L'escroquerie politique, le mensonge, la manipulation, l'enterrement de l'idéologie du parti Cndd-Fdd et toute sa ligne politique, les divisions sont des raisons qui ont poussé El Hadj Hussein Radjabu de s'inscrire en faux contre ce projet au sommet du quel se cachait un rêve de mettre le groupe dans une situation confortable pouvant faciliter le groupe de maintenir à vie les commandes du pays surtout que leur fameux conseil aurait une durée indéterminée.

Adolphe Nshimirimana et Alain Guillaume Bunyoni sont considérés au sein du Système SHIRIRA comme des MARECHAUX commandant toutes les forces favorables au 3ème mandat de Pierre Nkurunziza. Ce rêve de maintenir le pouvoir à vie affiche bien sûr les manœuvres endogènes au Cndd-Fdd observées aujourd'hui comme hier pour imposer par la force le 3ème mandat anticonstitutionnel de Pierre Nkurunziza. Avec sa batterie opérant au sein du parti, au sein du pouvoir judiciaire, exécutif, législatif et même dans la population le GRAND BWANA du système SHIRIRA qui fait la pluie et le beau temps au sein du pouvoir Nkurunziza a causé beaucoup de victimes dans la classe sociopolitique du Burundi.

El Hadj Hussein Radjabu étant la première victime en date enregistrée Bob Rugurika patron de la Radio Publique Africaine emprisonné depuis le 20/01/2015 est la plus récente mais pas la dernière.

La dite batterie n'a pas asphyxié la Nation burundaise quant à la perte de la liberté des ses citoyens uniquement. Elle a fait couler beaucoup de sang dont celui des trois sœurs de la paroisse Guido Maria Conforti de Kamenge jusqu'à présent considérée par le pouvoir comme assassinées par Christian Butoyi que nous connaissons comme un détraqué mental.
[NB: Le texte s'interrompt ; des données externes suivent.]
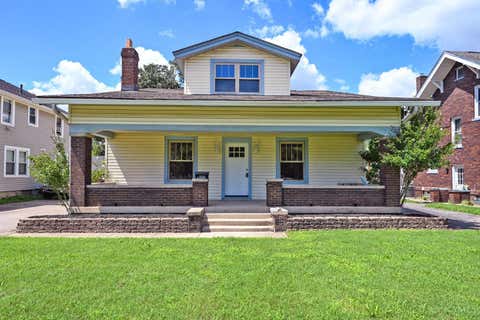 Homes For Sale - 3209 Pleasant Avenue<br/> Hamilton, OH 45015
Portant à la suite de ce dossier qui fait couler beaucoup d'ancre et de salive en Italie (pays d'origine des 3 sœurs défuntes) comme au Burundi la RPA a tracé la piste qui aiderait le pouvoir à mener des enquêtes fiables et mettre la mais sur les véritables assassins.

Mais le lieutenant général Adolphe Nshimirimana (cité dans ce crime) étant considéré au Cndd-Fdd présidentiel comme étant le chef de fil des combattants luttant pour le 3ème mandat du président Pierre Nkurunziza ne pourra être poursuivi par la justice que si ce chef suprême de la magistrature renonce à ses ambitions de briguer le 3ème mandat présidentiel.

Le cas Adolphe Nshimirimana et la question de ce 3ème mandat du président sont au centre des débats au sein des Bagumyabanga.
Le pauvre ex sénateur Richard Nimbesha a été victime de dire haut ce que la majorité de Bagumyabanga disent à voix basse. Son exclusion de la liste des Bagumyabanga n'a pas affecté la majorité de membres car ces derniers le considère toujours comme étant leur compagnon de lutte politique et comptent le réhabiliter un jour.

Pour terminer les Bagumyabanga réunis autour du principe de respecter les 39 recommandations du parti Cndd-Fdd déplorent le traitement injuste que subi El Hadj Hussein Radjabu. Ils condamnent son emprisonnement et tout en rappelant au président Pierre Nkurunziza que la prison n'est pas sa place ils demandent sa libération ceci pour son honneur en particulier et du parti Cndd-Fdd en général.